10

I want to build a multi-class classification model for which I have conversational data as input for the BERT model (using bert-base-uncased).

QUERY: I want to ask a question.
ANSWER: Sure, ask away.
QUERY: How is the weather today?
ANSWER: It is nice and sunny.
QUERY: Okay, nice to know.
ANSWER: Would you like to know anything else?

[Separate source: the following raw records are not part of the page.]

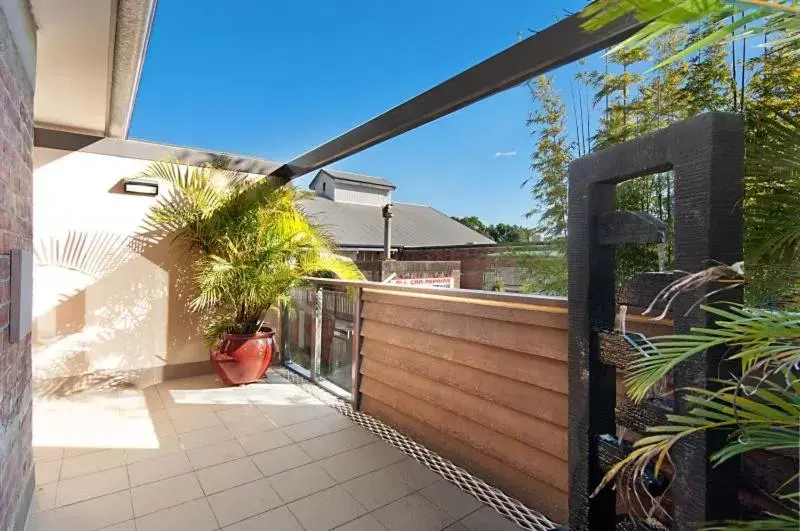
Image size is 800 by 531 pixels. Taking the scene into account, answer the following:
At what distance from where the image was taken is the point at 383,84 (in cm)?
659

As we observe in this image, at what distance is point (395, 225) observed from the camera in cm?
1413

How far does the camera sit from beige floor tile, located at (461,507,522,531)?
201cm

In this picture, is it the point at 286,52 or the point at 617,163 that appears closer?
the point at 617,163

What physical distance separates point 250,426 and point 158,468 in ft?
2.47

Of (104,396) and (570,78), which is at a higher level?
(570,78)

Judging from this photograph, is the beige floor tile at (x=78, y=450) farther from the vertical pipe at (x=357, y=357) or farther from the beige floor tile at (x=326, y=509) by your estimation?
the vertical pipe at (x=357, y=357)

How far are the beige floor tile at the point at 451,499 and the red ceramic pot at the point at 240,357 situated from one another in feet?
8.20

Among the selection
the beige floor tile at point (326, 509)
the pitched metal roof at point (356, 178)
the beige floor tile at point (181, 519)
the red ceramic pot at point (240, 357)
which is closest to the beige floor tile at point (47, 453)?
the beige floor tile at point (181, 519)

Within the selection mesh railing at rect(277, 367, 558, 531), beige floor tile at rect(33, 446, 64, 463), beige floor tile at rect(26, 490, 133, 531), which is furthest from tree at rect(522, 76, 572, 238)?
beige floor tile at rect(33, 446, 64, 463)

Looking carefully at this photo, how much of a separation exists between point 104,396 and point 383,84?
5.75 metres

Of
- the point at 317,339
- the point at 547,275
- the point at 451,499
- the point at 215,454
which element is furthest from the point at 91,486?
the point at 547,275

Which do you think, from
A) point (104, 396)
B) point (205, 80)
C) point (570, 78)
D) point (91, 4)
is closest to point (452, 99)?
point (570, 78)

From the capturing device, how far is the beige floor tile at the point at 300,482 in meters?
2.33

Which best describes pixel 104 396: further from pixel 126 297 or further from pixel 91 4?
pixel 91 4
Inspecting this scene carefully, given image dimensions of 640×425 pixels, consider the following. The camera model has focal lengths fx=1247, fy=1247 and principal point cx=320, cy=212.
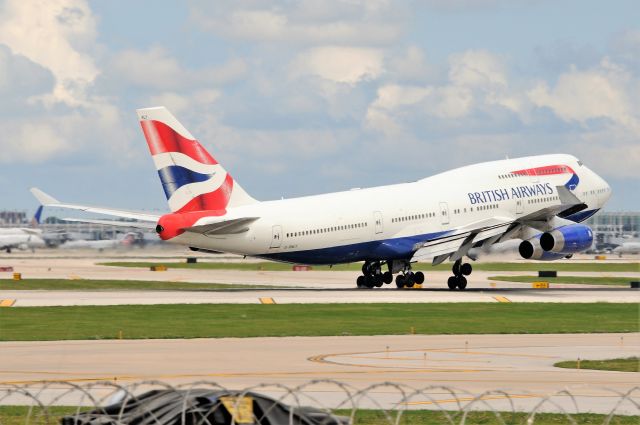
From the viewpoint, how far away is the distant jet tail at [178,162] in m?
61.4

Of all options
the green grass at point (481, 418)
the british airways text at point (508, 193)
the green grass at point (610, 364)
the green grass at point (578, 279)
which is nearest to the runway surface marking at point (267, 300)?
the british airways text at point (508, 193)

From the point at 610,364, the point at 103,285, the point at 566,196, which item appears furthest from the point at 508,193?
the point at 610,364

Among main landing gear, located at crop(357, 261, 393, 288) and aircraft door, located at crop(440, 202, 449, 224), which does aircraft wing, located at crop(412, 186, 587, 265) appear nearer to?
aircraft door, located at crop(440, 202, 449, 224)

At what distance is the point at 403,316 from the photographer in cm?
5294

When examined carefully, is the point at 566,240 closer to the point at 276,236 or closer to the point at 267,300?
the point at 276,236

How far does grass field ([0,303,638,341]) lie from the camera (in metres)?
45.5

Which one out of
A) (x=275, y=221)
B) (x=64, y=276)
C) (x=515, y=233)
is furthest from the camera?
(x=64, y=276)

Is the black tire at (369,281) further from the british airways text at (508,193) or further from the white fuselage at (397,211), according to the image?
the british airways text at (508,193)

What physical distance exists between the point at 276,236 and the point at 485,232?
42.4 feet

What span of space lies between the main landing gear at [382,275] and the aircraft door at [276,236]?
932cm

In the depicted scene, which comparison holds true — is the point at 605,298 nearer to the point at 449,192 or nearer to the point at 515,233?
the point at 515,233

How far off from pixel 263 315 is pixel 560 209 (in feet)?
74.1

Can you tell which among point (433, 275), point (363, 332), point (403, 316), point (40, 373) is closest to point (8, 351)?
point (40, 373)

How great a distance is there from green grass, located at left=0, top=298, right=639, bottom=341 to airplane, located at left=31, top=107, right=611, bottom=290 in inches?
275
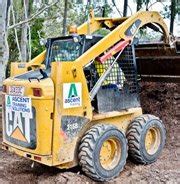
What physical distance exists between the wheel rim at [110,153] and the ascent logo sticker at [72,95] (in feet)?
2.32

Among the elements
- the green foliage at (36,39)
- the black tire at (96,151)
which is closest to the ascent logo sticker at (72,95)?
the black tire at (96,151)

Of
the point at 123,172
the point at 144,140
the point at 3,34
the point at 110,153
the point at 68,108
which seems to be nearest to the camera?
the point at 68,108

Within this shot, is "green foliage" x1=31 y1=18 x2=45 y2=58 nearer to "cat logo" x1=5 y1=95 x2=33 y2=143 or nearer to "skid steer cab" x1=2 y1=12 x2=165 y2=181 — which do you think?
"skid steer cab" x1=2 y1=12 x2=165 y2=181

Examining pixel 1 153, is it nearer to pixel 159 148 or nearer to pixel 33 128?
pixel 33 128

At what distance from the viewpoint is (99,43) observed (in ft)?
16.5

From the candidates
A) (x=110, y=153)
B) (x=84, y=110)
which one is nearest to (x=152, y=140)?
(x=110, y=153)

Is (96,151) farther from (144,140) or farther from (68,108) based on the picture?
(144,140)

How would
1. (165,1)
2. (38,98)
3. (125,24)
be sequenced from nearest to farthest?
1. (38,98)
2. (125,24)
3. (165,1)

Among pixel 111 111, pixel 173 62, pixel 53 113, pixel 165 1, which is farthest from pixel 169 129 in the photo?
pixel 165 1

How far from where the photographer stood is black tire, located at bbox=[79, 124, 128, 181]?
15.6ft

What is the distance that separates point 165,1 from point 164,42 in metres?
10.2

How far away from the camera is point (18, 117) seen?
16.0ft

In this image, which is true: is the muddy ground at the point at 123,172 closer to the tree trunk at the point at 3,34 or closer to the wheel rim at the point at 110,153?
the wheel rim at the point at 110,153

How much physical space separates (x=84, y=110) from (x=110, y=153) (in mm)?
789
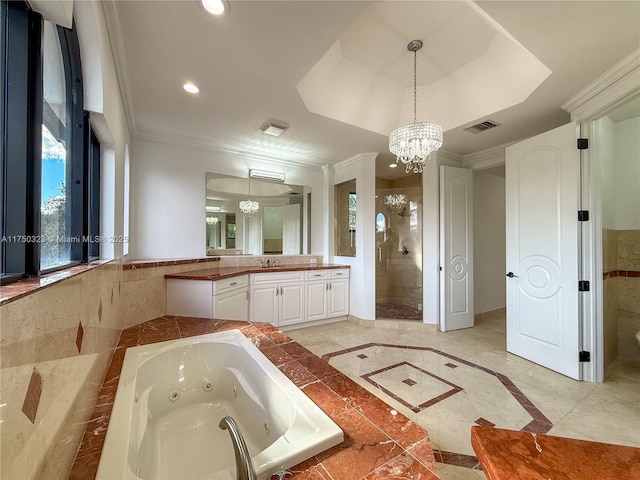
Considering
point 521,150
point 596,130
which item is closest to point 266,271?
point 521,150

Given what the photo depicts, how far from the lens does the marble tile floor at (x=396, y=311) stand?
3.90 meters

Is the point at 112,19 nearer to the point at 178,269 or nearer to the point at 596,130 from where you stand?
the point at 178,269

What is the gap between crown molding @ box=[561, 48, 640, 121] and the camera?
5.82 feet

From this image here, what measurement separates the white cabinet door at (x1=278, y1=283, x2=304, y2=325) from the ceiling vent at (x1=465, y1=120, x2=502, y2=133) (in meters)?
2.84

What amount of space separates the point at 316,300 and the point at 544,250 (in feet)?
8.80

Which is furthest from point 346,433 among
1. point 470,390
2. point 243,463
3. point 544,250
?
point 544,250

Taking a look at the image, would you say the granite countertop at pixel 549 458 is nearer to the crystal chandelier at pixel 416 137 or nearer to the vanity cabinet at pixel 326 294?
the crystal chandelier at pixel 416 137

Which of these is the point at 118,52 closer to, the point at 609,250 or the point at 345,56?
the point at 345,56

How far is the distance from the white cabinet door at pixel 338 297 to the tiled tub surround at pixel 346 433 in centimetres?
224

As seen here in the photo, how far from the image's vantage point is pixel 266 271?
3.31 meters

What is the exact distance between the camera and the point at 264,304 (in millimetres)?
3270

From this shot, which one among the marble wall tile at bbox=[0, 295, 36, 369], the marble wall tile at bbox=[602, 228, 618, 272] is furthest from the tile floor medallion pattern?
the marble wall tile at bbox=[0, 295, 36, 369]

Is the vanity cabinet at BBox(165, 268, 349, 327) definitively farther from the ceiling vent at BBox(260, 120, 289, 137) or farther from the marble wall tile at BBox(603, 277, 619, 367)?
A: the marble wall tile at BBox(603, 277, 619, 367)

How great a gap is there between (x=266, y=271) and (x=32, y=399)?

Apart from this I have two more inputs.

I was wondering if I should put special token in the conversation to make it more meaning to the BERT model, like:

[CLS]QUERY: I want to ask a question. [EOT]
ANSWER: Sure, ask away. [EOT]
QUERY: How is the weather today? [EOT]
ANSWER: It is nice and sunny. [EOT]
QUERY: Okay, nice to know. [EOT]
ANSWER: Would you like to know anything else? [SEP]

But I am not able to add a new [EOT] special token.
Or should I use [SEP] token for this?

EDIT: steps to reproduce

from transformers import AutoTokenizer, AutoModelForSequenceClassification
tokenizer = AutoTokenizer.from_pretrained("bert-base-uncased")
model = AutoModelForSequenceClassification.from_pretrained("bert-base-uncased")

print(tokenizer.all_special_tokens) # --> ['[UNK]', '[SEP]', '[PAD]', '[CLS]', '[MASK]']
print(tokenizer.all_special_ids)    # --> [100, 102, 0, 101, 103]

num_added_toks = tokenizer.add_tokens(['[EOT]'])
model.resize_token_embeddings(len(tokenizer))  # --> Embedding(30523, 768)

tokenizer.convert_tokens_to_ids('[EOT]')  # --> 30522

text_to_encode = '''QUERY: I want to ask a question. [EOT]
ANSWER: Sure, ask away. [EOT]
QUERY: How is the weather today? [EOT]
ANSWER: It is nice and sunny. [EOT]
QUERY: Okay, nice to know. [EOT]
ANSWER: Would you like to know anything else?'''

enc = tokenizer.encode_plus(
  text_to_encode,
  max_length=128,
  add_special_tokens=True,
  return_token_type_ids=False,
  return_attention_mask=False,
)['input_ids']

print(tokenizer.convert_ids_to_tokens(enc))

Result:

['[CLS]', 'query', ':', 'i', 'want', 'to', 'ask', 'a', 'question', '.', '[', 'e', '##ot', ']', 'answer', ':', 'sure', ',', 'ask', 'away', '.', '[', 'e', '##ot', ']', 'query', ':', 'how', 'is', 'the', 'weather', 'today', '?', '[', 'e', '##ot', ']', 'answer', ':', 'it', 'is', 'nice', 'and', 'sunny', '.', '[', 'e', '##ot', ']', 'query', ':', 'okay', ',', 'nice', 'to', 'know', '.', '[', 'e', '##ot', ']', 'answer', ':', 'would', 'you', 'like', 'to', 'know', 'anything', 'else', '?', '[SEP]']

2 Answers 2

13

As the intention of the [SEP] token was to act as a separator between two sentence, it fits your objective of using [SEP] token to separate sequences of QUERY and ANSWER.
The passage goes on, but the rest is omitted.